Problem set:
1. Check each statement against the Java post and answer yes or no, quoting the words from the post that decide it: (a) The solution is a method named f. (b) The helper method s adds spaces to the front of a string. (c) The code is run online with JDK 11.
2. Copy word for word the part of the Java post between "Solution is method" and "while (n-- > 0)", inclusive.
## Begin Excerpt to read
Solution is method f.

String s(String s,int n){while(n-->0)s=" "+s;return s;}String f(int x){String n="\n",s="/",b="\\",o="",u="_";int i=0;for(x--;i<x;u+="_")o+=s(s,2*x-i+1)+s(b,2*i++)+n;o+=u+s+s(b,2*i)+u+n;while(i>=0)o+=s(b,x-i)+s(s,4*x-2*(x+~i--))+n;while(i++<x)o+=s("|",x)+s(s,x-i)+s(b,2*i)+s("|",x-i)+n;return o;}

Try It Online (JDK 8)

Ungolfed

String s(String s, int n) {
    while (n-- > 0)
        s = " " + s;
    return s;
}

String f(int x) {
    String
        n = "\n",
        s = "/",
        b = "\\",
        o = "",
        u = "_"
## End Excerpt to read
## Begin Information supplied
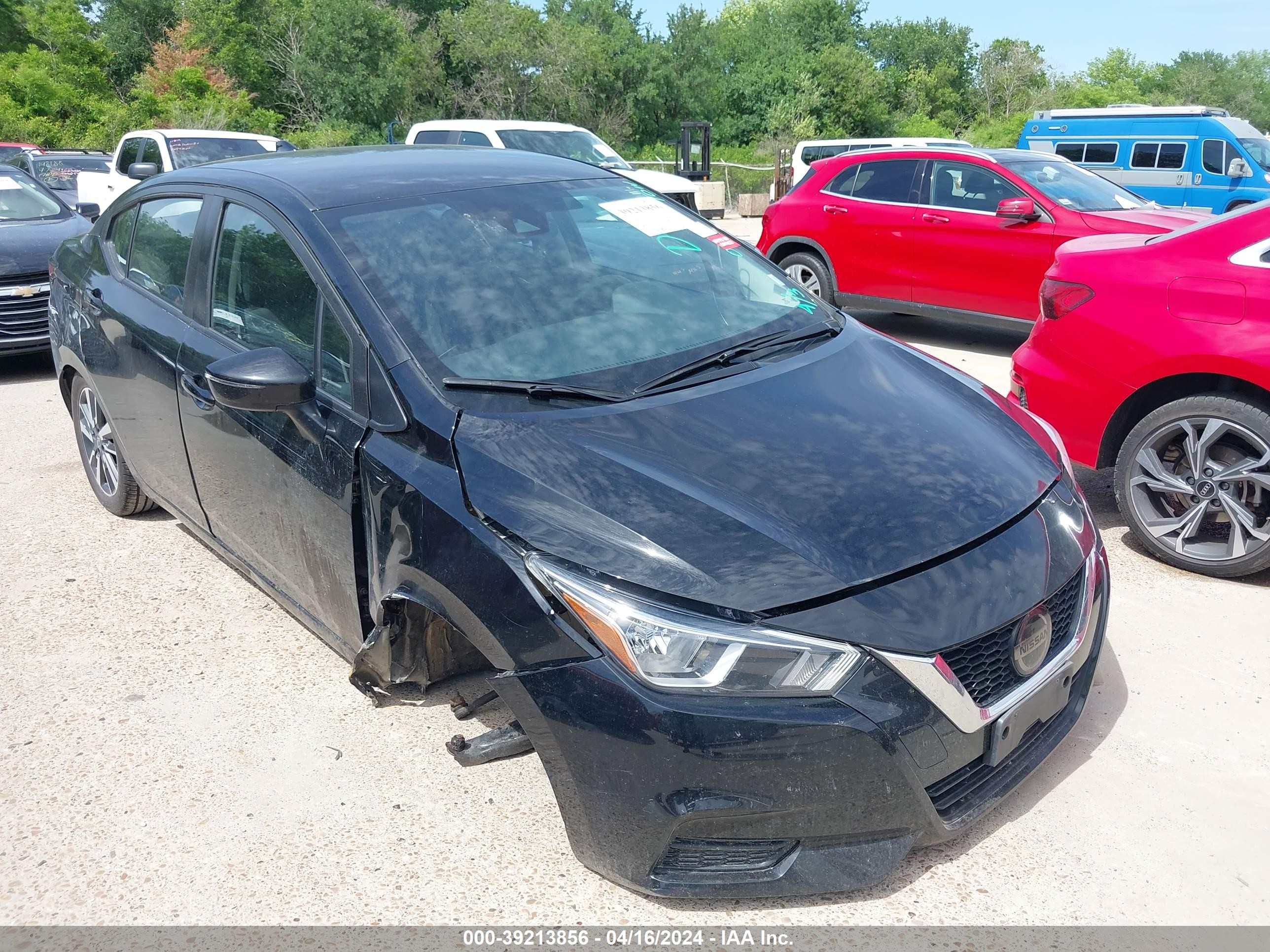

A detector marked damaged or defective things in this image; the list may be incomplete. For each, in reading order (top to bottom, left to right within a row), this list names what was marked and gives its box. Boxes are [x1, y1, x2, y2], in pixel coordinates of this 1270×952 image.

damaged hood [452, 331, 1057, 615]
front bumper damage [491, 481, 1120, 899]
## End Information supplied
Solutions for each task:
1.
(a) Yes: "Solution is method f."
(b) Yes: "s = " " + s;"
(c) No: "Try It Online (JDK 8)"

2.
Solution is method f.

String s(String s,int n){while(n-->0)s=" "+s;return s;}String f(int x){String n="\n",s="/",b="\\",o="",u="_";int i=0;for(x--;i<x;u+="_")o+=s(s,2*x-i+1)+s(b,2*i++)+n;o+=u+s+s(b,2*i)+u+n;while(i>=0)o+=s(b,x-i)+s(s,4*x-2*(x+~i--))+n;while(i++<x)o+=s("|",x)+s(s,x-i)+s(b,2*i)+s("|",x-i)+n;return o;}

Try It Online (JDK 8)

Ungolfed

String s(String s, int n) {
    while (n-- > 0)